## Data drawn from a collection:
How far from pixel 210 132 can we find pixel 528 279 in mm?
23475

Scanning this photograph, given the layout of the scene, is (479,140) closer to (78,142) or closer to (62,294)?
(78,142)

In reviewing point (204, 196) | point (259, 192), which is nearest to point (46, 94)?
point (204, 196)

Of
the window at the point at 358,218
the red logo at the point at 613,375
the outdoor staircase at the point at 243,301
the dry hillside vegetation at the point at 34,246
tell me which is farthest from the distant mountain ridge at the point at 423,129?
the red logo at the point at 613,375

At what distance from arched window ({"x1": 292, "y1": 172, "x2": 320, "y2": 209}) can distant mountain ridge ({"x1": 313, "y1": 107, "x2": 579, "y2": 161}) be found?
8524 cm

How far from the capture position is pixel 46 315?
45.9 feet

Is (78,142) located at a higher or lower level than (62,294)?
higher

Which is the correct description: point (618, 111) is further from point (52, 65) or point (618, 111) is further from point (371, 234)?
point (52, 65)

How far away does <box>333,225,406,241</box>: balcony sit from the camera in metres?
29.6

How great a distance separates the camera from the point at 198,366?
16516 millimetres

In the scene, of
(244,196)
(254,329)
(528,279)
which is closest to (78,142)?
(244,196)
==
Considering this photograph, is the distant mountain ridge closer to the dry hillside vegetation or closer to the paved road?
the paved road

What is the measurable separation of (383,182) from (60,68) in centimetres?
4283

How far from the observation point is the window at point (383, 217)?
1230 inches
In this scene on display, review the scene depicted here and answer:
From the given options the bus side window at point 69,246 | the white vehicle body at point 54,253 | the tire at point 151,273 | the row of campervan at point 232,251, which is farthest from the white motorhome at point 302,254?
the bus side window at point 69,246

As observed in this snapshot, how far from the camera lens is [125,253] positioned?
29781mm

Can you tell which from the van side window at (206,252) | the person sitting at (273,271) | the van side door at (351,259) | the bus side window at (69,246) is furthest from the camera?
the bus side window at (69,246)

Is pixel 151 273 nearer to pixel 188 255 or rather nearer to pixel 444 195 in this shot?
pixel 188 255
* * *
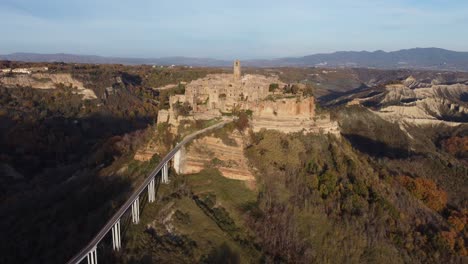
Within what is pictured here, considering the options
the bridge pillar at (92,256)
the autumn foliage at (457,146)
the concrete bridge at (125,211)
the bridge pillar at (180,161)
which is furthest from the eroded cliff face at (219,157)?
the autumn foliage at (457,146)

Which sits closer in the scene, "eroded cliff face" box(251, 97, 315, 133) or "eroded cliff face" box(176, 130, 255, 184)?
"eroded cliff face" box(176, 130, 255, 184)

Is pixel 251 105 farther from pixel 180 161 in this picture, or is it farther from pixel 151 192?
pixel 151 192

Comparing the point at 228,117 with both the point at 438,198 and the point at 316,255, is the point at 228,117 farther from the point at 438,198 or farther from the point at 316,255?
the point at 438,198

## TASK DESCRIPTION:
Gather each line in the records that contains the word "paved".

## IN RESPONSE:
Considering this photograph, is the distant mountain ridge closer to the dry hillside vegetation or closer to the paved road?
the paved road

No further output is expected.